2026-05-02: Bumped wgpu and naga to 29

Migrated PipelineLayoutDescriptor::bind_group_layouts to &[Option<&BindGroupLayout>], switched InstanceDescriptor::default() to new_with_display_handle / new_without_display_handle, and updated Surface::get_current_texture() callers to match the new CurrentSurfaceTexture enum. Examples now reconfigure the surface on Outdated and skip the frame on Timeout / Occluded / Lost / Validation instead of panicking.

2026-03-22: Roundtrip tests — bit manipulation, bitcast, packing

Extended roundtrip-tests with 9 new sub-tests covering bit manipulation (clz, popcount, ctz, reverse_bits, first_leading/trailing_bit, extract/insert_bits), bitcast (scalar and vec4 roundtrips), and pack/unpack (4x8/2x16 snorm/unorm/float). Discovered naga/Metal backend bug with firstLeadingBit(0xFFFFFFFF_u).

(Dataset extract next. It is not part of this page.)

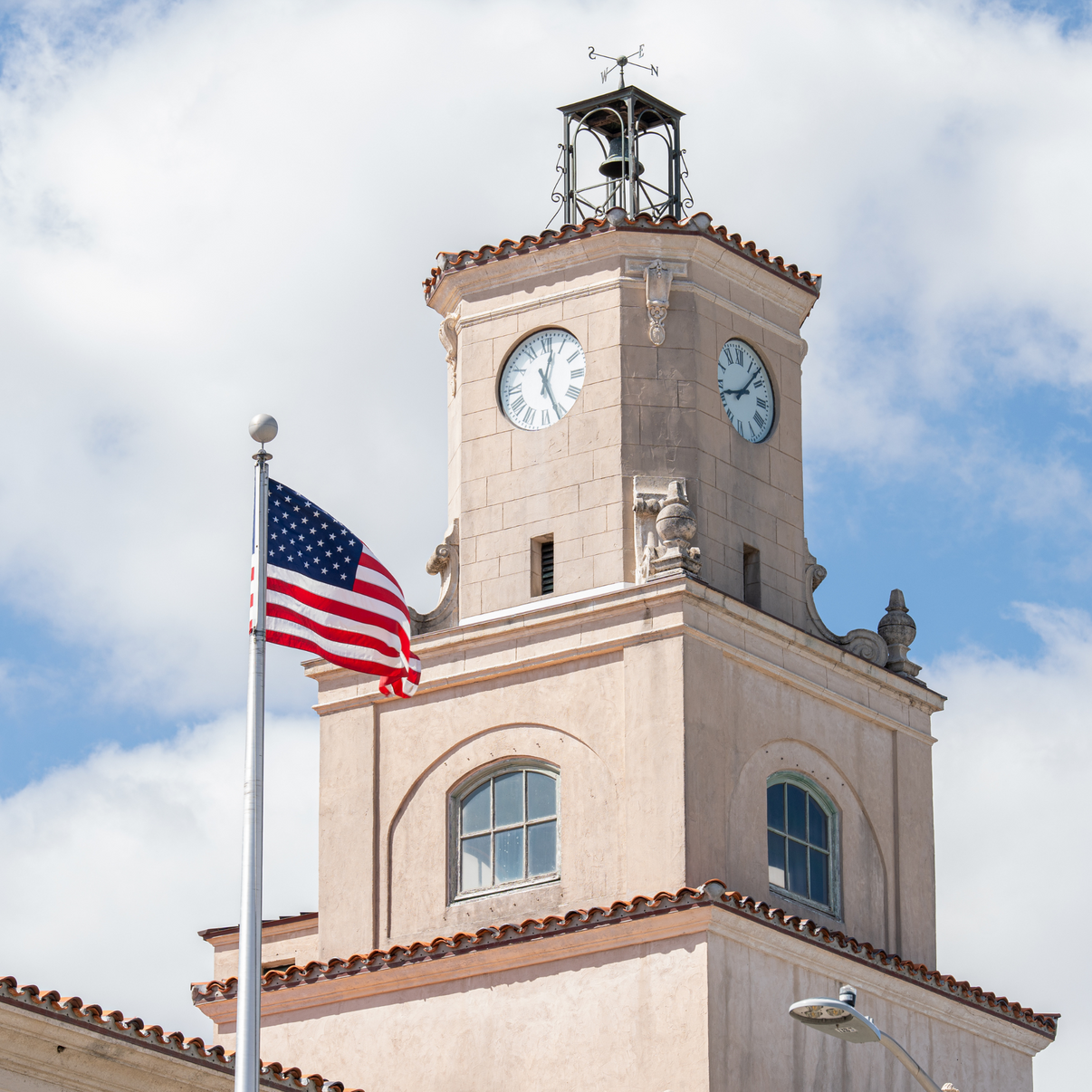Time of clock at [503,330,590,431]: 12:26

2026-03-22: Roundtrip tests and fract/round bug fixes

Added roundtrip-tests crate — a standalone binary that validates GPU vs CPU coherence for core numeric builtins (trig, exponential, rounding, clamping, geometric). Found and fixed fract (was using self - trunc(self) instead of WGSL's self - floor(self)) and round (was rounding half away from zero instead of WGSL's half to even).

2026-01-24: RuntimeArray support

Added RuntimeArray<T> type for runtime-sized arrays (WGSL array<T> without size parameter). These are used in storage buffers, typically as the last field of a struct. On CPU, RuntimeArray<T> is backed by Vec<T> with full indexing support. Transpiles to array<T> in WGSL.